Apply what you read:
• A. Decide whether each statement agrees with the convoy article, answering yes or no and quoting the deciding words: (i) the convoy was hit minutes after leaving its camp; (ii) Dawdy kept driving for nearly 100 yards after being wounded; (iii) Renfro fired three bursts at the culprits.
• B. Please answer these questions from the convoy article:
(i) On what date did the convoy hit the device?
(ii) What is Chamberlain's position?
(iii) What vehicle was Dawdy driving?
• C. Print the part of the convoy article that begins at the words "That’s how the" and stops after "by their training.".

Exercise text:
┄┄┄┄┄┄┄┄┄┄

IED no deterrent for MHG convoy

7 Apr 2004 | Lance Cpl. J.C. Guibord

Shrapnel tore through his legs, but that didn’t stop Pfc. John J. Dawdy from maintaining control of his seven-ton truck -- maneuvering a distance of nearly 100 yards -– before pulling off the side of the road and losing consciousness.

Inches away from Dawdy, his machine-gunner, Cpl. Michael R. Renfro, also wounded from flying shrapnel, managed to squeeze off two, five-round bursts at the escaping culprits before coming to the aid of Dawdy.

That’s how the morning of March 19 unfolded as a I Marine Expeditionary Force Headquarters Group convoy hit an improvised explosive device minutes after leaving the gates of their camp.

According to Staff Sgt. Robert L. Chamberlain, a I Marine Expeditionary Force Headquarters Group, motor transportation maintenance chief, the Marines and corpsman involved in the convoy did exactly what they’ve been trained to do.

“We’ve done so many drills, gone through so many scenarios. Everyday, over and over until it becomes second nature,” said Chamberlain.

The injured Marines impressed other members of the unit with situations not covered by their training.

┄┄┄┄┄┄┄┄┄┄

[Collected data]
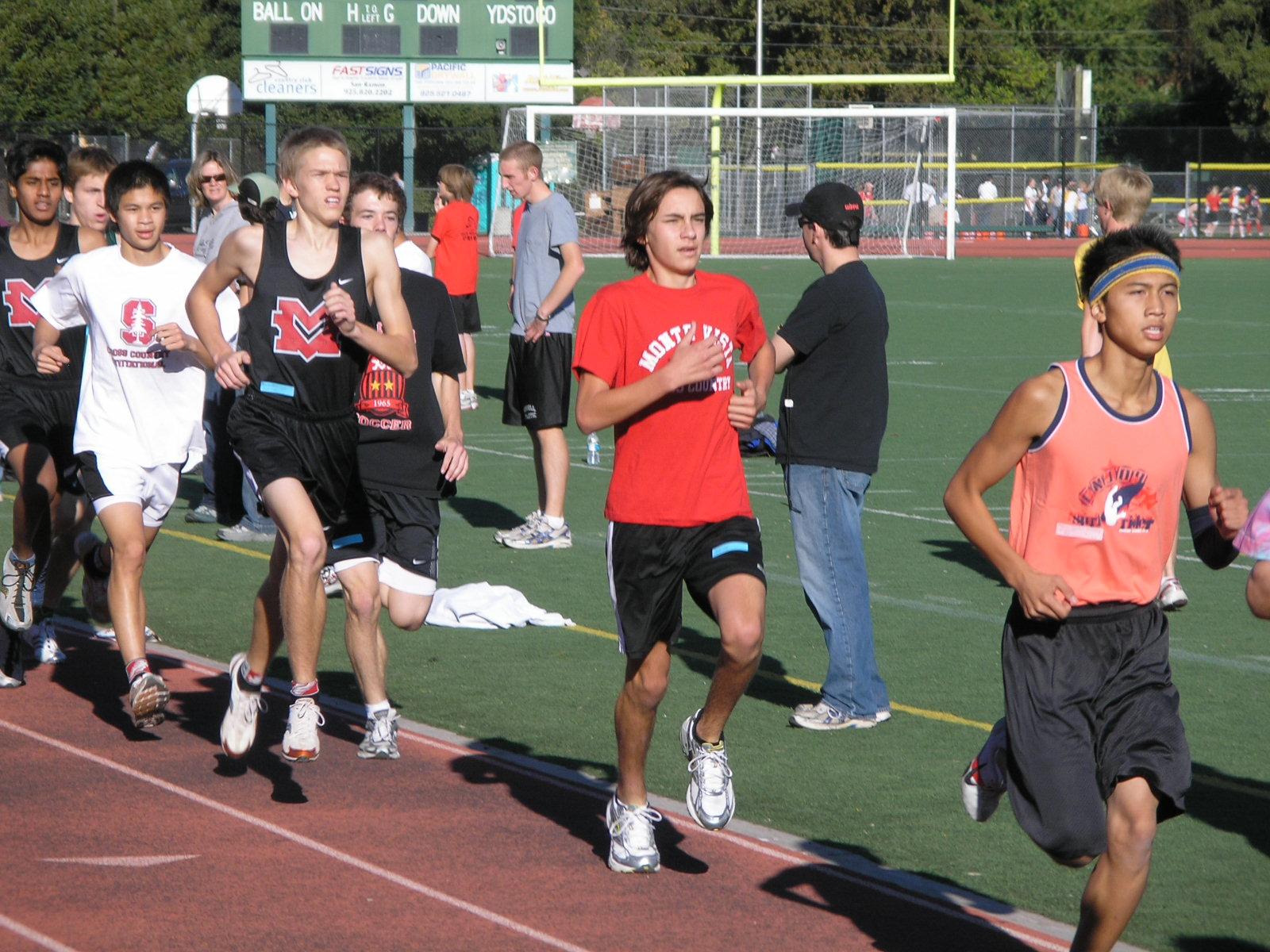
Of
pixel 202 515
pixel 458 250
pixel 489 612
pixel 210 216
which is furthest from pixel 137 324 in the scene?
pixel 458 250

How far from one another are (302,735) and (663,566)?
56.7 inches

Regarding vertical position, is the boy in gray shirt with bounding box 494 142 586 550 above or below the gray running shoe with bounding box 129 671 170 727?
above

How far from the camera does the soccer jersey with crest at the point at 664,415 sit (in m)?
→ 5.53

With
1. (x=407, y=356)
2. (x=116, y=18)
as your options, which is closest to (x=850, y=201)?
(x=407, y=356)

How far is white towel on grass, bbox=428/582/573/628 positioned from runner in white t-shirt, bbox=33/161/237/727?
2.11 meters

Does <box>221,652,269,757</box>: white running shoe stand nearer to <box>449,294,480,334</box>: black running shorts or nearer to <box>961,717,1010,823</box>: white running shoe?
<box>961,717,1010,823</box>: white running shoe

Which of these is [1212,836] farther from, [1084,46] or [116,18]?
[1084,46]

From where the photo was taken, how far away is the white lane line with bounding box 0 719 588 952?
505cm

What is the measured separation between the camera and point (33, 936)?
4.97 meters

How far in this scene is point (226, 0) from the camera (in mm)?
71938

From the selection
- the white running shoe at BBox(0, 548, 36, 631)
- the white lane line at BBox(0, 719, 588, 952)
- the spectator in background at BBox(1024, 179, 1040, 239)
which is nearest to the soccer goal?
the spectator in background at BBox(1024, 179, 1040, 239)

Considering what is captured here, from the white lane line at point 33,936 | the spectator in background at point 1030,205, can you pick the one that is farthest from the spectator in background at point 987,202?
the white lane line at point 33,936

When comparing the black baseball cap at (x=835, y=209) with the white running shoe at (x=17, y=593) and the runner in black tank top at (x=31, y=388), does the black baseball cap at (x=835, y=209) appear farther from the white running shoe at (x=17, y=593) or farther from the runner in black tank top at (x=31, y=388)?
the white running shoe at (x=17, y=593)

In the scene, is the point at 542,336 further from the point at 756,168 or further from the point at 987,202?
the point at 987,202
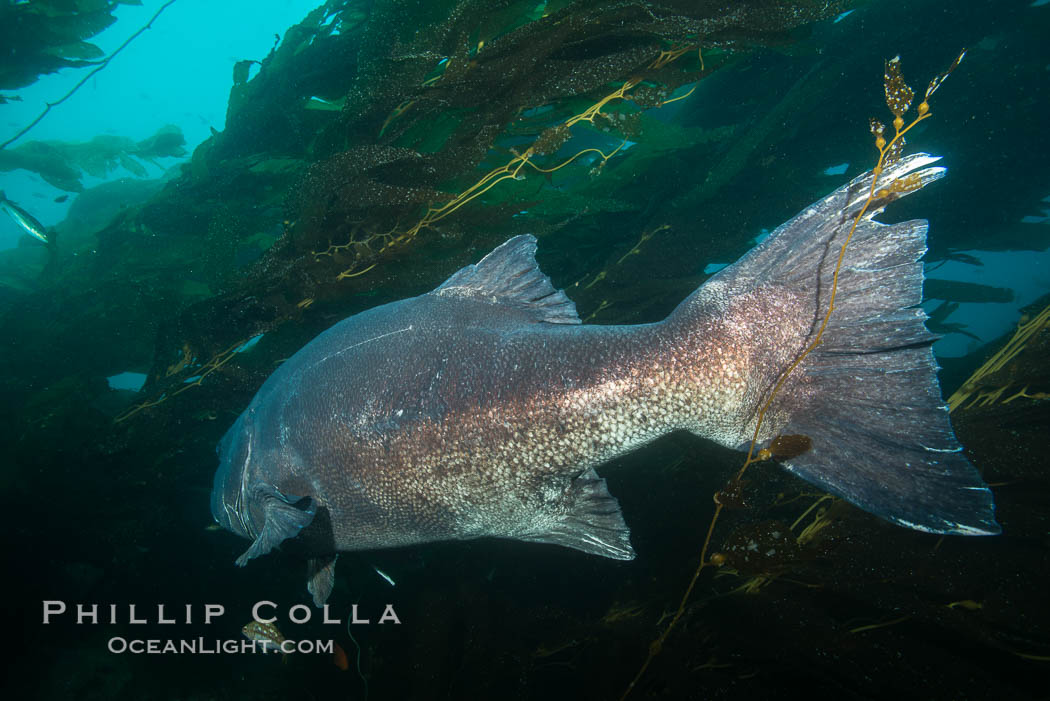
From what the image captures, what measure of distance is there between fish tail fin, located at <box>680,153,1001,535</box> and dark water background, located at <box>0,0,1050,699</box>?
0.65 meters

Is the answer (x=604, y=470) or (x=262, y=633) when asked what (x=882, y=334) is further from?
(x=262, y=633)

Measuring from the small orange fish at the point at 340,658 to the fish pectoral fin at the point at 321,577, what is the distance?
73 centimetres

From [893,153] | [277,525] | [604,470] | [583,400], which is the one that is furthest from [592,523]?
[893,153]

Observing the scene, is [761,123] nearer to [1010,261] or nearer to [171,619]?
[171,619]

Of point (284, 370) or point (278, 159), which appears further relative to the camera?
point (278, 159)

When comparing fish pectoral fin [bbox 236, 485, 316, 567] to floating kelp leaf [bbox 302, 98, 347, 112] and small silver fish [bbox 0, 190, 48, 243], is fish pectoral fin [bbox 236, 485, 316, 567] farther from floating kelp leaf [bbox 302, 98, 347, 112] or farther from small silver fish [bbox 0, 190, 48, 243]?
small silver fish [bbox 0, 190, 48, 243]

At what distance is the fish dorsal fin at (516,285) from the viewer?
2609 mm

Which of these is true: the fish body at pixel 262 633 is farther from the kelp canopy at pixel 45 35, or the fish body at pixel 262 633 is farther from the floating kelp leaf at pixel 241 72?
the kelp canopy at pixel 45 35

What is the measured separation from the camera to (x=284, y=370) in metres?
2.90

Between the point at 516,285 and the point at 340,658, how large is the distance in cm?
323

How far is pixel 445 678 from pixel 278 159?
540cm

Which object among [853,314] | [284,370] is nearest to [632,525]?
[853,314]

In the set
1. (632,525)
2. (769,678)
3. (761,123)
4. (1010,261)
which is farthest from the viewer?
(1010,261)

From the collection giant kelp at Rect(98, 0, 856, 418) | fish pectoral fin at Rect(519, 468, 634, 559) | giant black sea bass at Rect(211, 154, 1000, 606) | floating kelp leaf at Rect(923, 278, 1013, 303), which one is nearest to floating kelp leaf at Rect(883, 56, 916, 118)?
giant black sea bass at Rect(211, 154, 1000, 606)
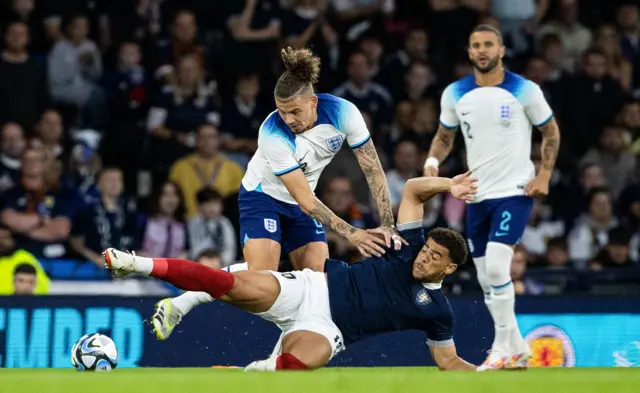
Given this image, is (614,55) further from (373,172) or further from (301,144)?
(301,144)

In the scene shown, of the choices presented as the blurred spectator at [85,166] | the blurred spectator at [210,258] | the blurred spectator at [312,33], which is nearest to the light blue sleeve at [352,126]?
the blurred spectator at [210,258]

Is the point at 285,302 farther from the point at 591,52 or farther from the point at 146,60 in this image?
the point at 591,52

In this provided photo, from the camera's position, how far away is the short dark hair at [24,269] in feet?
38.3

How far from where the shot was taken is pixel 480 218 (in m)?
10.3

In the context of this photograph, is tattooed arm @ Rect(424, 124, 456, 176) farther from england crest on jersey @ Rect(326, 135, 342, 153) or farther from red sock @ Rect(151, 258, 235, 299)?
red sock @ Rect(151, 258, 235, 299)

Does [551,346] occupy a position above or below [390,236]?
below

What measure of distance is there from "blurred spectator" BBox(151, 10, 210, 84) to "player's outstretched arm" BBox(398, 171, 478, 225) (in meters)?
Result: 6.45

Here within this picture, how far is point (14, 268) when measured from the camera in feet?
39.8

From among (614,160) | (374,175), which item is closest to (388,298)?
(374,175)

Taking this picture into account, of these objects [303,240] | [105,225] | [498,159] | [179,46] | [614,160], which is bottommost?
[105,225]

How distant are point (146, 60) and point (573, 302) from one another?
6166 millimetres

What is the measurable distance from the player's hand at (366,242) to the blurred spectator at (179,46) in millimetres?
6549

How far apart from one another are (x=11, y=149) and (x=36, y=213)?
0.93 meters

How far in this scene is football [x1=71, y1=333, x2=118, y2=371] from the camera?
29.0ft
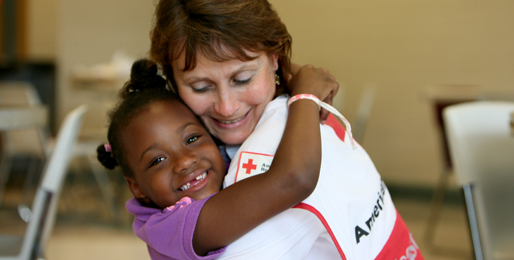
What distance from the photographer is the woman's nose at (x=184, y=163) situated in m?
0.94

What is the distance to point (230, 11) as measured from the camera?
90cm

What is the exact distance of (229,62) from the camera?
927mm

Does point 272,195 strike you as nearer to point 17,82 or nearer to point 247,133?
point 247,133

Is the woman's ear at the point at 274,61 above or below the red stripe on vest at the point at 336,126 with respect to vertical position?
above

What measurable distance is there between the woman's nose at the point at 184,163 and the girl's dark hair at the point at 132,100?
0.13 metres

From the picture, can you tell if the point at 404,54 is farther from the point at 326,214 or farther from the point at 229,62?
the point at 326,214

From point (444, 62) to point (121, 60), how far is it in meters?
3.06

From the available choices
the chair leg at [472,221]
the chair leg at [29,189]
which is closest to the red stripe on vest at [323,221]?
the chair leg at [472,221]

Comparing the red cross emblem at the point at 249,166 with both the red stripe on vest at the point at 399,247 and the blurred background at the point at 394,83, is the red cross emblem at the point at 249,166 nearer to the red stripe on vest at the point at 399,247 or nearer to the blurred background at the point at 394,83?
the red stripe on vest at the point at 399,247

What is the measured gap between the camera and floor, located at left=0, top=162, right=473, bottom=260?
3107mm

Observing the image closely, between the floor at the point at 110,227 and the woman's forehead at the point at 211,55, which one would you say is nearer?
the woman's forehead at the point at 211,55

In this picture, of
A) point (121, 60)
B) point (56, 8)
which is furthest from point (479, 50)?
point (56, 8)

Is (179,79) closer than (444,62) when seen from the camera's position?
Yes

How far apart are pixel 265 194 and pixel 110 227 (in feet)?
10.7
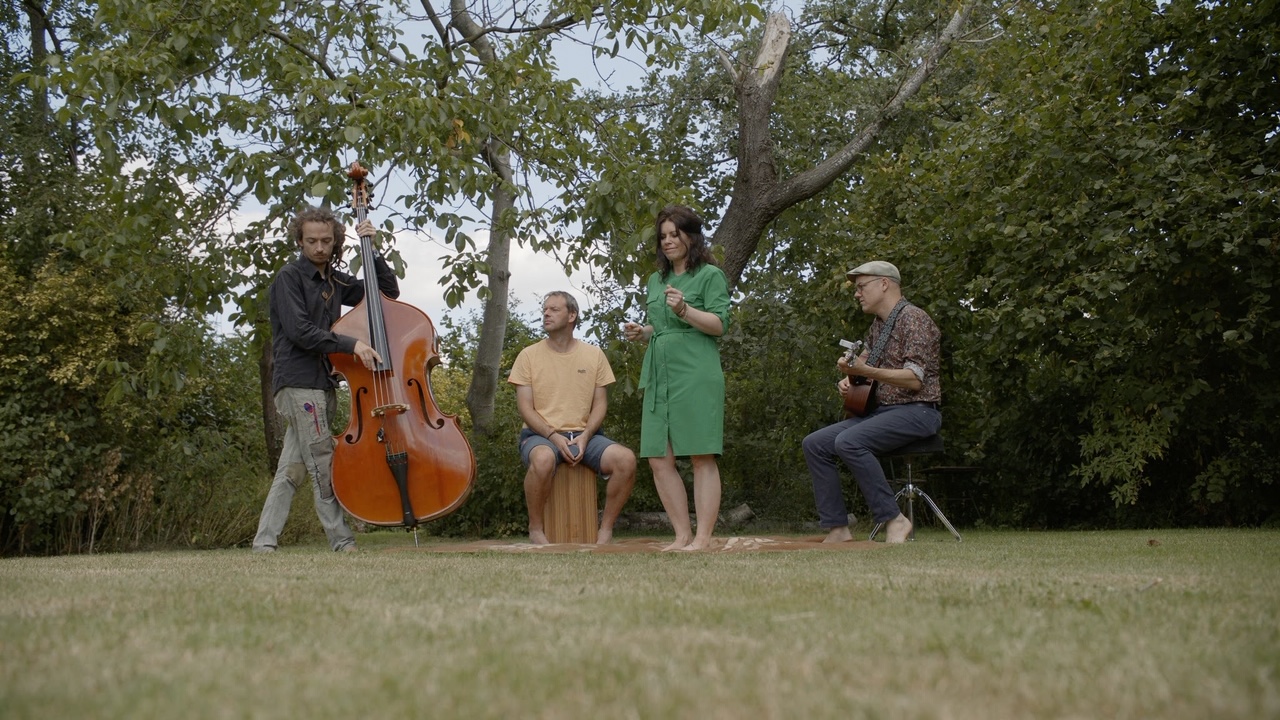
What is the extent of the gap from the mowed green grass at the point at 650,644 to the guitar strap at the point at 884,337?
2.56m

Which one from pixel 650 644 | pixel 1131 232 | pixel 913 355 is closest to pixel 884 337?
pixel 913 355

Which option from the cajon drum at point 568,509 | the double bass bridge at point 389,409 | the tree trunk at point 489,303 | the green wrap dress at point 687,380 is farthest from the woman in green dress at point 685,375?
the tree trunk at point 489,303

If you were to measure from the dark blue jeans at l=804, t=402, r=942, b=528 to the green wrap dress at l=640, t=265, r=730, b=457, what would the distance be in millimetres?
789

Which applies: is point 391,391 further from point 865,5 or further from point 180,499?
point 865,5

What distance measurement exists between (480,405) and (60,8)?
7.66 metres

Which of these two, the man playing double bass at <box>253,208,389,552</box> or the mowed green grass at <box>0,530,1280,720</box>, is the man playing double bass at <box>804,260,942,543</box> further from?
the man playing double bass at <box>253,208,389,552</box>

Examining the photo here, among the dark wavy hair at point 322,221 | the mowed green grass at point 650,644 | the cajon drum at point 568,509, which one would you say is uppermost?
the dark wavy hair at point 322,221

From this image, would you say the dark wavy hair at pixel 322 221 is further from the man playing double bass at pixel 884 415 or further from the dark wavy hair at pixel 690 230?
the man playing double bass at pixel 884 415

┄┄┄┄┄┄┄┄┄┄

Solution set:
• A.
(i) Yes: "minutes after leaving the gates of their camp"
(ii) Yes: "maneuvering a distance of nearly 100 yards"
(iii) No: "managed to squeeze off two, five-round bursts"

• B.
(i) March 19
(ii) Motor transportation maintenance chief
(iii) A seven-ton truck

• C.
That’s how the morning of March 19 unfolded as a I Marine Expeditionary Force Headquarters Group convoy hit an improvised explosive device minutes after leaving the gates of their camp.

According to Staff Sgt. Robert L. Chamberlain, a I Marine Expeditionary Force Headquarters Group, motor transportation maintenance chief, the Marines and corpsman involved in the convoy did exactly what they’ve been trained to do.

“We’ve done so many drills, gone through so many scenarios. Everyday, over and over until it becomes second nature,” said Chamberlain.

The injured Marines impressed other members of the unit with situations not covered by their training.